ダンス作品に対する反応は、一人ひとりそれぞれに違います。とても楽しむ人もいれば、ずっと苦痛に感じる人もいるかもしれません。そして私が求めているのは、中庸な反応よりも、多様な反応を引き起こすラディカルな作品です。私がこれまで一貫して求めてきたのは、やはり観客との関わりなんです。

それはクリエーションの内部でも同様です。私はフィーベルコンさんというコラボレーターと長年作品を作ってきましたが、彼にはダンスに関するバックボーンがまったくありません。映画のエンジニアリングにずっと携わってきた人ですが、彼が持つ外の視点、他分野の要素を持ち込むことで、私は自分自身の狭い領域から外に出ていくことができるのです。自分が親しんだフィールドのなかで質問を投げかけて、もしも答えがかえってこなかったとき、外に目を向けることをすごく大事にしているんです。

パウラ・ロソレン

—その発言には同時代性を感じます。自分のコミュニティーや国家の外にある価値観に触れることの重要性はますます高まっていますから。

ロソレン:ダンスの世界に置き換えれば、1960年代の時点でトリシャ・ブラウンが壁を歩くだけのダンスらしからぬダンス作品を作っていますから、空間や領域を横断することはけっして新しい発想ではないでしょう。けれども、観客なしには、やっぱり作品は成立できない。観客について考えるということは自分にとっての核なんです。
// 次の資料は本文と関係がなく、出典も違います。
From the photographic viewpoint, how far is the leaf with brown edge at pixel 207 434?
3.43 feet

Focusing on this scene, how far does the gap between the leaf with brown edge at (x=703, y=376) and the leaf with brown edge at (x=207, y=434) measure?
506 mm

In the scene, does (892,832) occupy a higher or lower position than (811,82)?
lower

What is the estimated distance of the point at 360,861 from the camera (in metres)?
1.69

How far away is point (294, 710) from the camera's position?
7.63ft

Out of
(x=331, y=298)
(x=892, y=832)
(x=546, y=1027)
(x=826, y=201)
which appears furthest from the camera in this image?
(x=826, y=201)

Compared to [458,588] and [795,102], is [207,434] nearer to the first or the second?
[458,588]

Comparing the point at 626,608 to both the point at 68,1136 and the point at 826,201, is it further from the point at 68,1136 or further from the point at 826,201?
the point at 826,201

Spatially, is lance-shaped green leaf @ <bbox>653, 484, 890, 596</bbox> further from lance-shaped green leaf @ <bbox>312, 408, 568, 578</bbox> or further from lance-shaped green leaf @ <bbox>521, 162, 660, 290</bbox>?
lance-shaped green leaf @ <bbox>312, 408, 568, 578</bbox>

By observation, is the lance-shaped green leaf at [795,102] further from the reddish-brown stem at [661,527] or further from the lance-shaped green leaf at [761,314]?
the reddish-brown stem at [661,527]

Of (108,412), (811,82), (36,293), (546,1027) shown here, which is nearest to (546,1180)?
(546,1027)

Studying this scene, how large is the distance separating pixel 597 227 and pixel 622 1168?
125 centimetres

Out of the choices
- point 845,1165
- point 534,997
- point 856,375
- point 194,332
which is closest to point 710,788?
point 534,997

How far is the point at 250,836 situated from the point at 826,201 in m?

観客の反応や想像力をいかに作品に取り込むか。それが大切なことです。

イベント情報
『Dance New Air 2018』

2018年10月3日(水)~10月14日(日)
会場:スパイラルホール、草月ホール、草月プラザ、ゲーテ・インスティトゥート、東京ドイツ文化センター、VACANT、シアター・イメージフォーラム、青山ブックセンター本店、スタジオアーキタンツ、リーブラホール、ワールド北青山ビル

プロフィール
パウラ・ロソレン

1983年、アルゼンチンに生まれ、現在はドイツのフランクフルトを拠点とする振付家、ダンサー。エッセンのパクト・ツォルフェライン、ポーランドで開催された『ヨーロッパ・コンテンポラリーダンス・フェスティバル』など、各地の重要な劇場で作品を上演。2014年にはパリの国際コンクール「ダンス・エラジー」で優勝した。2016年にコンテンポラリーダンスの祭典『タンツプラットフォーム』にて披露した作品『Aerobics!- A Ballet in 3 Acts』を、東京・青山で開催される『Dance New Air 2018』でアジア初上演予定。